Weekly Response 7

The remarkable thing about the environmental crisis we are facing is that the answers are clear and available. Some of them are so common sense and obviously beneficial that I am surprised they have not been entirely adopted. Green engineering is a the path mankind needs to go along but first it must overcome the inertia of a shirt-sighted, profit minded world.

Green engineering is based on three tenets that radically warp how we deal with development and waste but are totally logical intrinsically. Solar income is an underutilized resource. There is essentially an endless spherical battery floating in the sky that we are not taking advantage of. The argument that it is too expensive to harness this energy is misguided. The movement to solar will have to happen at some point, whether it is before we run out of oil or not. Any time spent not utilizing the sun as a resource adds to a pile of money and time that has been wasted. The sun supplies energy that can be used to convert useless matter into useful matter and sidesteps the need for unclean fuel sources.

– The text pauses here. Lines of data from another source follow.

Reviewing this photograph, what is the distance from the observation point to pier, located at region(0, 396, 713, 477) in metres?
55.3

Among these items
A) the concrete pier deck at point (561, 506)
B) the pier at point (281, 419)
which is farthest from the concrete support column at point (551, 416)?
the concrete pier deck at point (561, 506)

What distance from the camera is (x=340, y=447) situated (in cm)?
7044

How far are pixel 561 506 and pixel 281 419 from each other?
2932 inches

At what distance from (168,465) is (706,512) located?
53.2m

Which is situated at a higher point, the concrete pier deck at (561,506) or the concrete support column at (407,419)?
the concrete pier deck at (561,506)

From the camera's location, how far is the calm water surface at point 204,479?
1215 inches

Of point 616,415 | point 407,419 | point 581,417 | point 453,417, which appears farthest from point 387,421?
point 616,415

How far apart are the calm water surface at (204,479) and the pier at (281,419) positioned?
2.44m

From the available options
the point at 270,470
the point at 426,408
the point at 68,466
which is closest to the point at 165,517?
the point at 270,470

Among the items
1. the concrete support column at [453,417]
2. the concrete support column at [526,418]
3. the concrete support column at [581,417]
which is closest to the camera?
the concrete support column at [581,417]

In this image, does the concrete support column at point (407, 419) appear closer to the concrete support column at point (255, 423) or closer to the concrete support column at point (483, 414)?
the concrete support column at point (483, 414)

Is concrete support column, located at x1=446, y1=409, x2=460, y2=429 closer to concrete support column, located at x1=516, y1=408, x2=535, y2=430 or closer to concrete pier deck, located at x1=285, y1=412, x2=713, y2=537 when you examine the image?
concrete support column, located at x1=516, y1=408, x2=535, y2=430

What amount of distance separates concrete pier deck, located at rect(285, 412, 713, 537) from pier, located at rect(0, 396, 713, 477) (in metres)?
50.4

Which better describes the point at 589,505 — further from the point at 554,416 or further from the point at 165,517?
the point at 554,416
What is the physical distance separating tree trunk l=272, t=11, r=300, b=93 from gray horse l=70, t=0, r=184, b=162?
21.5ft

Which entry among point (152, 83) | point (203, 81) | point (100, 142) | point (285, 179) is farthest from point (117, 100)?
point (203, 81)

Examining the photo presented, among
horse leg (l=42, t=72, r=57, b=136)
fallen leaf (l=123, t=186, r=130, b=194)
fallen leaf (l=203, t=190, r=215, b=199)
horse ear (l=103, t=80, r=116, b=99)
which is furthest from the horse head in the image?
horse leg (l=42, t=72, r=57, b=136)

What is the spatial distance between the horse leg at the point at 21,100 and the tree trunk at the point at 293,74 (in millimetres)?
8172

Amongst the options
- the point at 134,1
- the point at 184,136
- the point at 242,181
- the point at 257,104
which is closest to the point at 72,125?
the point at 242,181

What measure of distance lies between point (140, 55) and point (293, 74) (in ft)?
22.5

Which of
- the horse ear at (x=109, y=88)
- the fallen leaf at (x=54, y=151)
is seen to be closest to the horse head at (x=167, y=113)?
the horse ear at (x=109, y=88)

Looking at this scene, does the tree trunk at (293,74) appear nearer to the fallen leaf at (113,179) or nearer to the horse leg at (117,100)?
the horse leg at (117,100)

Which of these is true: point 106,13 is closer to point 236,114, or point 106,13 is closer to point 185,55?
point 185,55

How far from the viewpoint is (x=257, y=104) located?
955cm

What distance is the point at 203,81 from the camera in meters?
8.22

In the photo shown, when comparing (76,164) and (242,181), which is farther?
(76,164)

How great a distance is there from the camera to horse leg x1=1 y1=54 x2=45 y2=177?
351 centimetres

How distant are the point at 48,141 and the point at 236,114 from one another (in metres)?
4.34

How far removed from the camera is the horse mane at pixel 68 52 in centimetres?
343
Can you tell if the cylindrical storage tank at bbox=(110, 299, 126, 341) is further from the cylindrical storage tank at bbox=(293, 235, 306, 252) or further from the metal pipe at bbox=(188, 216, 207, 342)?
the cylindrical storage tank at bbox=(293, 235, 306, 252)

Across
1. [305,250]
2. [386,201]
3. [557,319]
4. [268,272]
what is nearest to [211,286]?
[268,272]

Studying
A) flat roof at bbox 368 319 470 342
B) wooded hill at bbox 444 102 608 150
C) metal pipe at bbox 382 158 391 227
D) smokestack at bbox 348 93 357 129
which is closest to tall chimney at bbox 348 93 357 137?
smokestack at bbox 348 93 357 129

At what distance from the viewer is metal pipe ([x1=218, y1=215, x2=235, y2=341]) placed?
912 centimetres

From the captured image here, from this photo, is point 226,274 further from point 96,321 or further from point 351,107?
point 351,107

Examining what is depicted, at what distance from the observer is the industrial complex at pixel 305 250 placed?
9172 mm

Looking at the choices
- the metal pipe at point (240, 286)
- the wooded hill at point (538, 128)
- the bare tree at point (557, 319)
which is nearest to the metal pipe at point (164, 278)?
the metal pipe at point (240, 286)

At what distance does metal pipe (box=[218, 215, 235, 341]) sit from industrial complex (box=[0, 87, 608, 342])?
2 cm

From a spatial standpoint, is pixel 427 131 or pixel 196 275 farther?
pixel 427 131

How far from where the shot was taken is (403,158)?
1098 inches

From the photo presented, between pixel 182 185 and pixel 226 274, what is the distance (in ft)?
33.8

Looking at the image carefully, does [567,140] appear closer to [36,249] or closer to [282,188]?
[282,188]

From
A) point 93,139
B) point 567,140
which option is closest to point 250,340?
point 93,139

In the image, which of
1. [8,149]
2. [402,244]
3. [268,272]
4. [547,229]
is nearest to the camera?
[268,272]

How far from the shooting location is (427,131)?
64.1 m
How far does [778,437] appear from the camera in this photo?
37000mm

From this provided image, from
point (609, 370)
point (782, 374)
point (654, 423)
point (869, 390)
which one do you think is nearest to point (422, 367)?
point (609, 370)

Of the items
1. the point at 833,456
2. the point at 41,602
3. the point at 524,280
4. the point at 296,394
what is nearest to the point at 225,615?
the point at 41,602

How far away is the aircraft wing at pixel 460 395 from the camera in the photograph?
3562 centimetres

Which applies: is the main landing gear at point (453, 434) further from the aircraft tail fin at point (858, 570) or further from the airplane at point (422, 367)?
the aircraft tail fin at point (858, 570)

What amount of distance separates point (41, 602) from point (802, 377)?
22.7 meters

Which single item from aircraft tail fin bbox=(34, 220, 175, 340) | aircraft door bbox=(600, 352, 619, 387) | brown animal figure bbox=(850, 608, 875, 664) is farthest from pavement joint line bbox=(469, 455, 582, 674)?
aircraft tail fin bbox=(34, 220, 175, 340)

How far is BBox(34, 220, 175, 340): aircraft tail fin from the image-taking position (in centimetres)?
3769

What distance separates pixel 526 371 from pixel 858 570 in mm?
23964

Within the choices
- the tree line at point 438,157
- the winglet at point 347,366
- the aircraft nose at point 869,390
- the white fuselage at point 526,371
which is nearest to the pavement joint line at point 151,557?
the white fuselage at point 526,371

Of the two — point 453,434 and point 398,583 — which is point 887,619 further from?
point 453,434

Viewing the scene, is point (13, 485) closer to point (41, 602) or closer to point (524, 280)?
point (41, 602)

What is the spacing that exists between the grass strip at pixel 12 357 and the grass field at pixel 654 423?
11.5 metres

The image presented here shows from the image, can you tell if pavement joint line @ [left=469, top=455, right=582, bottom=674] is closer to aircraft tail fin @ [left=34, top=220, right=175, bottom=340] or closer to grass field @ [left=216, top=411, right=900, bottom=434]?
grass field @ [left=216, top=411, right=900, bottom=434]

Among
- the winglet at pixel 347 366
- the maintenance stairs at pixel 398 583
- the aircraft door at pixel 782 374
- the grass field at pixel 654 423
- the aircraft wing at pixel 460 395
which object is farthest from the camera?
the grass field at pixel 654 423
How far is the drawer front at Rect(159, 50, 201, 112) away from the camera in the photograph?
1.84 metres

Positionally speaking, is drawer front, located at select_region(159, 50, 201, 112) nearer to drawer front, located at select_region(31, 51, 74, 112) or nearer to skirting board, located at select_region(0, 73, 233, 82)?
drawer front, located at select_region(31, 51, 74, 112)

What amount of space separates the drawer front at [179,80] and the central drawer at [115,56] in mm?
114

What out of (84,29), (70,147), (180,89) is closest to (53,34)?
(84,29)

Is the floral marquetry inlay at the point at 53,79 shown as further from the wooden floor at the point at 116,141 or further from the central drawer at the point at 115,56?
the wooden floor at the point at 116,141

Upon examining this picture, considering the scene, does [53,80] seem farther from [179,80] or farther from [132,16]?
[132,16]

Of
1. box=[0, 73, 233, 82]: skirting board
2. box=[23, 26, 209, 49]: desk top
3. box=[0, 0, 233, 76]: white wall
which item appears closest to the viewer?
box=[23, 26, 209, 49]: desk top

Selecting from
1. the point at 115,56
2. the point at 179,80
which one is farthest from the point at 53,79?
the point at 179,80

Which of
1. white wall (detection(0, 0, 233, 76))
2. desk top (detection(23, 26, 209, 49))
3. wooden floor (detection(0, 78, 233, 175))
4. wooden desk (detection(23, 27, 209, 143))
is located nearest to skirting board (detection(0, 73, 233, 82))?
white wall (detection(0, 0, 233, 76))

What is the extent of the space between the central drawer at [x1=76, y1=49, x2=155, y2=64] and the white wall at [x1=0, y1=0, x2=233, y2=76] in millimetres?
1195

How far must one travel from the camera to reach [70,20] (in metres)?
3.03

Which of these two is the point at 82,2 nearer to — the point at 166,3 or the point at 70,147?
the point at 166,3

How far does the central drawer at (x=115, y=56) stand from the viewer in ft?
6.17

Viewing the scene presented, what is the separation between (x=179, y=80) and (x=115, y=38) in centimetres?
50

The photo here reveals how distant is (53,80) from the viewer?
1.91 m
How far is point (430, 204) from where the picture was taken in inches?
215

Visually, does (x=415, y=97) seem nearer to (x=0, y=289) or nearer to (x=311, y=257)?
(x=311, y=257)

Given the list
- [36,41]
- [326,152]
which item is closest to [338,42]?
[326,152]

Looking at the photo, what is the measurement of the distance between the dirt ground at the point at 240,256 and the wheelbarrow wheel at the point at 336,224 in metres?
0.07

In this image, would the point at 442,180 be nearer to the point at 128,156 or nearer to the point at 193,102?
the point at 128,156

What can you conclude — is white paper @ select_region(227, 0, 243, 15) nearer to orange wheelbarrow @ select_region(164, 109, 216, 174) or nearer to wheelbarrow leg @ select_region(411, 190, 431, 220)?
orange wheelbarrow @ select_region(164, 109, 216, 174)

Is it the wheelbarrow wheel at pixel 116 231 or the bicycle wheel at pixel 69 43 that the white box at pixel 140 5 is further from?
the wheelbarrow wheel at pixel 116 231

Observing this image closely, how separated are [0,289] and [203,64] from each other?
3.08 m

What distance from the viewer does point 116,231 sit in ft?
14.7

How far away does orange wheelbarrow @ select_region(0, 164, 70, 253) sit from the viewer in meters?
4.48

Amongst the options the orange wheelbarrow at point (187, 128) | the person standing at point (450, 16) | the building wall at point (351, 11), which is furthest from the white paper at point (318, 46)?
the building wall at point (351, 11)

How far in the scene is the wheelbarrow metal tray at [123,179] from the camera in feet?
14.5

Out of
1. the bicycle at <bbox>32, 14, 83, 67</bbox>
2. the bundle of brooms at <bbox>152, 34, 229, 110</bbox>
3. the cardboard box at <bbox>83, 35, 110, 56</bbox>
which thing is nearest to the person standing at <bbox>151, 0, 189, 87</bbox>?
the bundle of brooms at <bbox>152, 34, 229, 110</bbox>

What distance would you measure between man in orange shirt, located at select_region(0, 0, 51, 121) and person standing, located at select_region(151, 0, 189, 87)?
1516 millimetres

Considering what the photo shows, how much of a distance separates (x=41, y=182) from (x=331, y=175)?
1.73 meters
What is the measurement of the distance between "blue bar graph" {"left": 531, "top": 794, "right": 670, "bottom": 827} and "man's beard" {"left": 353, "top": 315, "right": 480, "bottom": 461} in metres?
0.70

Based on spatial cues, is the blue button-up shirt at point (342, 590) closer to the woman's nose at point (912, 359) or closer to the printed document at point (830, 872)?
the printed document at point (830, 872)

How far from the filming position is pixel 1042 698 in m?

This segues into the second tenant. Waste is food. Green engineering seeks to close the loop, transforming the linear relationship of resource to waste into a circle of recycling and valorization. During the black rock forest trip, I came across a toilet that did not flush. Instead, it allowed any material going into it to fall down a chute into a composting pit. All this waste went to provide nutrients for crops in the area. This is not the most elegant example of waste as food but it is the most direct. Applied to a more urban area, plastic bottles can be melted down and reused. Perhaps buildings can be outfitted so that wastewater from dishes and restrooms is routed to a rooftop garden.

The third tenet, which is the least tangible but the most important philosophically, is appreciation of diversity. People who claim not to care about biodiversity can shrug many of the problems that the environment faces. These people need to be made aware of the benefits of wetlands, the good that can come of mosquitos, and the knowledge that the intricate equilibrium nature has cannot be fully understood but must be respected. There must also be respect for local diversity. Each environment faces its own problems and has its own challenges. Urban areas specifically have unique challenges that environmental initiatives need to take into account in order to catch on. Green engineering is the path we need to take. Hopefully society realizes the benefits in time.